Bernice leaned back and wiped Emily’s nose clean, then balled the tissue and tossed it to the floor. “You’re thinking ‘I told you so,’ aren’t you?”
“Not at all.”
“I know you are. Can it be fixed?”
He turned the key. There was a clicking from the solenoid, but that was all. “With a new engine.” Landis stared out at the huge rock formation that slept off to the side of the highway, rising up layered and dark out of the flat desert landscape. “That’s Elephant Butte,” he said. “It’s on the map.”
“I know all about it,” she said. “Now, don’t you think we’d better see about getting a hotel room?”
The temperature was nearly one hundred degrees out, and with the AC off, the car was quickly becoming an oven. He turned to Bernice, in her jeans and white tank top, her bright-lemon dyed hair standing up off her head as if some comic-book artist had drawn it that way. He loved her. But she scared him a little, too.
He worried that a state trooper would come along, but it was a cowboy who stopped and asked if they were OK. Twenty minutes later, they were getting a tow into town. They stayed in the car, the three of them, tipped backward in their seats as if they were headed up a roller coaster; at any moment, Landis expected his breath to be sucked
away when they reached the top and went spilling over. Instead, the windshield remained full of bouncing blue sky.
The mechanic had gone home for the day, and the boy who’d towed them took Landis’s forty dollars and wrote down his name on a grimy legal pad by the register.
“Where you staying at?” he asked.
“What you got?” Landis said. He could hear Bernice outside with Emily, trying to kick a soda out of the Pepsi machine.
“Oh, there’s a bunch of motels. Where you are, here, this is a resort town.”
“
Last
resort, don’t you mean?” said Landis.
“Used to be people come here for the hot springs.”
“And now?”
The boy adjusted his dirty cap. “Just to say they been.”

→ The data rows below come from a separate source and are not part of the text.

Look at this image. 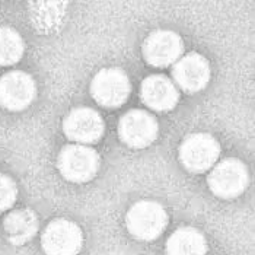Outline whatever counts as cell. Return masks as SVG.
Instances as JSON below:
<instances>
[{
    "label": "cell",
    "instance_id": "cell-1",
    "mask_svg": "<svg viewBox=\"0 0 255 255\" xmlns=\"http://www.w3.org/2000/svg\"><path fill=\"white\" fill-rule=\"evenodd\" d=\"M128 232L141 241H153L168 226V213L162 204L152 200L136 203L126 216Z\"/></svg>",
    "mask_w": 255,
    "mask_h": 255
},
{
    "label": "cell",
    "instance_id": "cell-2",
    "mask_svg": "<svg viewBox=\"0 0 255 255\" xmlns=\"http://www.w3.org/2000/svg\"><path fill=\"white\" fill-rule=\"evenodd\" d=\"M131 92L130 79L117 67L102 69L95 75L91 83V94L92 98L99 105L107 108H117L121 107Z\"/></svg>",
    "mask_w": 255,
    "mask_h": 255
},
{
    "label": "cell",
    "instance_id": "cell-3",
    "mask_svg": "<svg viewBox=\"0 0 255 255\" xmlns=\"http://www.w3.org/2000/svg\"><path fill=\"white\" fill-rule=\"evenodd\" d=\"M207 182L215 196L225 200L235 198L248 187V169L238 159H225L215 165L207 177Z\"/></svg>",
    "mask_w": 255,
    "mask_h": 255
},
{
    "label": "cell",
    "instance_id": "cell-4",
    "mask_svg": "<svg viewBox=\"0 0 255 255\" xmlns=\"http://www.w3.org/2000/svg\"><path fill=\"white\" fill-rule=\"evenodd\" d=\"M220 146L210 134L197 133L185 138L179 147V160L190 172L200 174L216 165Z\"/></svg>",
    "mask_w": 255,
    "mask_h": 255
},
{
    "label": "cell",
    "instance_id": "cell-5",
    "mask_svg": "<svg viewBox=\"0 0 255 255\" xmlns=\"http://www.w3.org/2000/svg\"><path fill=\"white\" fill-rule=\"evenodd\" d=\"M98 153L83 144L66 146L59 155L60 174L70 182H86L97 175Z\"/></svg>",
    "mask_w": 255,
    "mask_h": 255
},
{
    "label": "cell",
    "instance_id": "cell-6",
    "mask_svg": "<svg viewBox=\"0 0 255 255\" xmlns=\"http://www.w3.org/2000/svg\"><path fill=\"white\" fill-rule=\"evenodd\" d=\"M82 244L83 235L80 228L67 219L53 220L41 236V245L47 255H76Z\"/></svg>",
    "mask_w": 255,
    "mask_h": 255
},
{
    "label": "cell",
    "instance_id": "cell-7",
    "mask_svg": "<svg viewBox=\"0 0 255 255\" xmlns=\"http://www.w3.org/2000/svg\"><path fill=\"white\" fill-rule=\"evenodd\" d=\"M159 126L156 118L143 110L126 113L118 123L120 138L133 149H144L157 137Z\"/></svg>",
    "mask_w": 255,
    "mask_h": 255
},
{
    "label": "cell",
    "instance_id": "cell-8",
    "mask_svg": "<svg viewBox=\"0 0 255 255\" xmlns=\"http://www.w3.org/2000/svg\"><path fill=\"white\" fill-rule=\"evenodd\" d=\"M37 95V85L28 73L13 70L0 78V105L9 111L28 108Z\"/></svg>",
    "mask_w": 255,
    "mask_h": 255
},
{
    "label": "cell",
    "instance_id": "cell-9",
    "mask_svg": "<svg viewBox=\"0 0 255 255\" xmlns=\"http://www.w3.org/2000/svg\"><path fill=\"white\" fill-rule=\"evenodd\" d=\"M63 130L64 134L76 144H94L104 134V121L95 110L80 107L66 116Z\"/></svg>",
    "mask_w": 255,
    "mask_h": 255
},
{
    "label": "cell",
    "instance_id": "cell-10",
    "mask_svg": "<svg viewBox=\"0 0 255 255\" xmlns=\"http://www.w3.org/2000/svg\"><path fill=\"white\" fill-rule=\"evenodd\" d=\"M184 44L181 37L172 31H156L143 44V56L150 66L168 67L181 59Z\"/></svg>",
    "mask_w": 255,
    "mask_h": 255
},
{
    "label": "cell",
    "instance_id": "cell-11",
    "mask_svg": "<svg viewBox=\"0 0 255 255\" xmlns=\"http://www.w3.org/2000/svg\"><path fill=\"white\" fill-rule=\"evenodd\" d=\"M210 64L201 54L190 53L178 60L172 69L174 83L188 94L204 89L210 80Z\"/></svg>",
    "mask_w": 255,
    "mask_h": 255
},
{
    "label": "cell",
    "instance_id": "cell-12",
    "mask_svg": "<svg viewBox=\"0 0 255 255\" xmlns=\"http://www.w3.org/2000/svg\"><path fill=\"white\" fill-rule=\"evenodd\" d=\"M141 99L155 111H169L178 104L179 92L174 80L163 75H152L141 85Z\"/></svg>",
    "mask_w": 255,
    "mask_h": 255
},
{
    "label": "cell",
    "instance_id": "cell-13",
    "mask_svg": "<svg viewBox=\"0 0 255 255\" xmlns=\"http://www.w3.org/2000/svg\"><path fill=\"white\" fill-rule=\"evenodd\" d=\"M4 231L13 245H22L38 232V217L29 209L15 210L4 219Z\"/></svg>",
    "mask_w": 255,
    "mask_h": 255
},
{
    "label": "cell",
    "instance_id": "cell-14",
    "mask_svg": "<svg viewBox=\"0 0 255 255\" xmlns=\"http://www.w3.org/2000/svg\"><path fill=\"white\" fill-rule=\"evenodd\" d=\"M206 251V239L194 228L178 229L166 242V255H204Z\"/></svg>",
    "mask_w": 255,
    "mask_h": 255
},
{
    "label": "cell",
    "instance_id": "cell-15",
    "mask_svg": "<svg viewBox=\"0 0 255 255\" xmlns=\"http://www.w3.org/2000/svg\"><path fill=\"white\" fill-rule=\"evenodd\" d=\"M23 53L25 42L19 34L9 26H0V66L16 64Z\"/></svg>",
    "mask_w": 255,
    "mask_h": 255
},
{
    "label": "cell",
    "instance_id": "cell-16",
    "mask_svg": "<svg viewBox=\"0 0 255 255\" xmlns=\"http://www.w3.org/2000/svg\"><path fill=\"white\" fill-rule=\"evenodd\" d=\"M18 197V187L10 177L0 174V213L9 210Z\"/></svg>",
    "mask_w": 255,
    "mask_h": 255
},
{
    "label": "cell",
    "instance_id": "cell-17",
    "mask_svg": "<svg viewBox=\"0 0 255 255\" xmlns=\"http://www.w3.org/2000/svg\"><path fill=\"white\" fill-rule=\"evenodd\" d=\"M61 6L60 3H37L38 10H35L37 18H35V26L41 29H50L51 25H56L59 19V7Z\"/></svg>",
    "mask_w": 255,
    "mask_h": 255
}]
</instances>
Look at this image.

“Sounds like my wife’s having a little trouble out there.”
“I’ll bet she is. There ain’t no soda in that machine.”
Landis didn’t find this surprising. The whole town seemed to him as if it had been emptied of its contents. Or maybe more like a stage set—one of those fake towns you could visit for six bucks, where desperadoes shot it out with lawmen in the middle of the street every day at noon.
“Any of these cars for sale?”
The attendant looked dubiously out toward the side of the lot where, next to the wrecker, there were three parked cars, one on blocks. “The Nova, maybe. You’d have to talk to the owner. He went down to Hatch today.”
Landis had four hundred dollars in cash with him, along with a maxed-out Discover card. He wasn’t sure about Bernice. He knew there was a roll of bills in her purse, but he had no idea how much it came to.